____ Passage
I have been under the weather the past couple of days and was fortunate to have Fried by Joan Borysenko at the top of my reading pile. Dr. Borysenko used the social network, Facebook, to gather input from her Facebook Friends (FBFs) to write about people’s experiences with burnout. By combining the input of the FBFs with research about burnout she was able to give a comprehensive view of the experience of burnout and the possibilities that come with surviving the experience. The information she provides would be extremely helpful to anyone working in the field of domestic violence and sexual assault.
Dr. Borysenko uses the allegory of Dante’s Inferno to map the progression of burnout from the descent into hell to the rise to Paradise. In the first chapter she provides the stages of burnout with the first stage being “Driven by the Ideal” and the last stage as “Physical and Mental Collapse.” I was extremely affected by the quote she provided from Thomas Merton’s Letter to an Activist which I think is very applicable to the work we do in our work to end violence against women and children.
________
**What this exercise asks:**
1 > According to the book review, what is the first stage of burnout described in the first chapter of Fried?
2 > Carry the book review forward from its last sentence.
The entries that come next have nothing to do with the book review.
____ Material supplied
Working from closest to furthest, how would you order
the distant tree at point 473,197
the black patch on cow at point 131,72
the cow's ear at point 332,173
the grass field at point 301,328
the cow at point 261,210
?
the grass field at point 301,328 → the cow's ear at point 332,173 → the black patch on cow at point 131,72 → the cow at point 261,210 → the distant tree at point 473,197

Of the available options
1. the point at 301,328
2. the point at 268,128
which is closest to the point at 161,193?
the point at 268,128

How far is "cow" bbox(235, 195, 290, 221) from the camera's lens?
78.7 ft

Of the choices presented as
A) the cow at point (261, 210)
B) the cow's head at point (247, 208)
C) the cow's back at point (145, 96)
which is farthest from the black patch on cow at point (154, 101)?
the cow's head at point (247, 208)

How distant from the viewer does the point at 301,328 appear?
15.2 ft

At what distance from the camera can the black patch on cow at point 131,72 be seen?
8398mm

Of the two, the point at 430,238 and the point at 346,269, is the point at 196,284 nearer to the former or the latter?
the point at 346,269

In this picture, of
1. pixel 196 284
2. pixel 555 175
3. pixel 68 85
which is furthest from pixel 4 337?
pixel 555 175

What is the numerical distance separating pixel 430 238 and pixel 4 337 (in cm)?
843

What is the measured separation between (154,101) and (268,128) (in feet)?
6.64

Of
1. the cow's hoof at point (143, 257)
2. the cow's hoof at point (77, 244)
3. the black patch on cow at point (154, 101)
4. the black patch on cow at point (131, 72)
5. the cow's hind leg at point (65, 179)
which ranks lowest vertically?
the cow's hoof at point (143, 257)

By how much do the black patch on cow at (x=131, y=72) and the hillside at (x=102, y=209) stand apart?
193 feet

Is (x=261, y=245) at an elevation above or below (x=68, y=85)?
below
________
____ Material supplied
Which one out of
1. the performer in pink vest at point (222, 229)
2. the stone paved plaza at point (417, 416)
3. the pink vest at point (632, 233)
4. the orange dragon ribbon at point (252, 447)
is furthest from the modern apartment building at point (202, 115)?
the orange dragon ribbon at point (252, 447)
________
**Expected outputs:**
1 > "Driven by the Ideal."

2 >
“Do not depend on the hope of results. When you are doing the sort of work you have taken on, essentially apostiolic work, you may have to face the fact that your work will be apparently worthless and even achieve no result at all, if not perhaps results opposite to what you expect. As you get used to this idea you start more and more to concentrate not on the results but on the value, the rightness, the truth of the work itself.”
In this first section on the stages of burnout, Joan Borysenko provides writing exercises to help determine where a person may be on the continuum. In other chapters she addresses the “depression industry” that fails to recognize the effects one’s life history and prefers to medicate symptoms rather than address trauma and grief and may have actually done more harm than good. I found this section particularly interesting.
Dr. Borysenko also discusses the Adverse Childhood Experience studies of Dr. Vincent J. Filletti and outlines how childhood experience effects out ability to maintain our physical and mental health. She also encourages the use of McClelland’s Thematic Apperception Test and the Meyer’s Briggs to determine temperament and how one responds to stress. It was not necessary for me to take the TAT to know where I would fall and I found it helpful in validating the work I currently do. Dr. Borysenko recommends the use of such tests as a means of finding out whether or not one is working in a situation that will lead to increased risk of burnout.
Dr. Borysenko’s wisdom and stories from her own life are beautifully intertwined with the wisdom of the FBFs that she invited to participate in discussion regarding burnout and the revival that occur once a person makes the journey from Hell to Paradise and the recognition that we can let go and move one to a new life with even greater excitement and productivity.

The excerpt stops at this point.